Excerpt:
Even in their sunniest dreams, CalSol is not expecting Solar Bear to win the race. The $80,000 they spent building the car - using donations from the College of Engineering Dean's Office and a few private sponsors like Powerlight, a Berkeley solar technology company - is a pittance compared to most other teams. CalSol is a stock-class entry, where costs are restricted. Those competing in the open class have no limitations on their budgets, or what type of batteries and solar arrays they can use. Open-class university teams must have friends with very deep pockets: some American Solar Challenge cars have cost as much as $1 million to design and fabricate.
The CalSol team claims not to mind the disparity in resources, or the fact that some teams have 30 members to CalSol's 10 and haul their cars across country in custom buses with designer logos. The Berkeley team rents a truck from Ryder to tow a homemade trailer. "It seems almost obscene to spend $200,000 just on a solar array for a car when we can build three Solar Bears for that," shrugs Mandernack. And although CalSol did spring for a $17,000 high-efficiency motor that's specially made for solar cars, they're not using Bridgestone's solar-car tires, which cost $90 apiece and are so temperamental that 20 to 30 would be required to make it through the race. Instead, they're using a more rugged $10 moped tire.
Solar Bear holds eight 12-volt batteries, which when fully charged can keep the car running most of the day at 35 mph even when it's cloudy. It uses a regenerative braking system, meaning when the driver pushes on the brakes just a little, the motor recharges the batteries and slows the car; if he slams down on the brake pedal, disc brakes take over. The shell is made from a lightweight but sturdy carbon-fiber composite that the team members cast themselves using giant molds. "It's pretty tough, and would be pretty safe in a crash," says Mandernack. "We have to do impact analyses to qualify for the race."

Problem details: Extract, word for word, the stretch of the CalSol solar car excerpt above from "The CalSol team" through "rugged $10 moped tire.".

Data section:
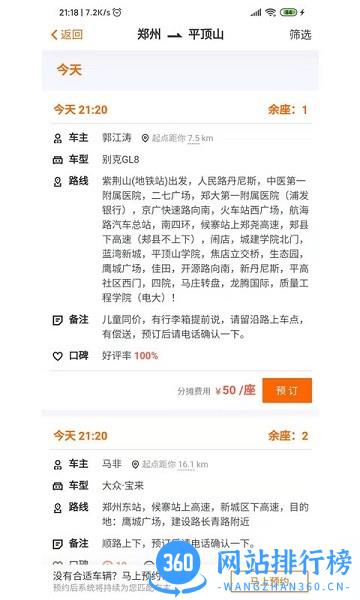 哈哈出行顺风车 哈哈<a href=/zt/877-0.html target=_blank class=infotextkey>出行app</a>下载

Exercise result:
The CalSol team claims not to mind the disparity in resources, or the fact that some teams have 30 members to CalSol's 10 and haul their cars across country in custom buses with designer logos. The Berkeley team rents a truck from Ryder to tow a homemade trailer. "It seems almost obscene to spend $200,000 just on a solar array for a car when we can build three Solar Bears for that," shrugs Mandernack. And although CalSol did spring for a $17,000 high-efficiency motor that's specially made for solar cars, they're not using Bridgestone's solar-car tires, which cost $90 apiece and are so temperamental that 20 to 30 would be required to make it through the race. Instead, they're using a more rugged $10 moped tire.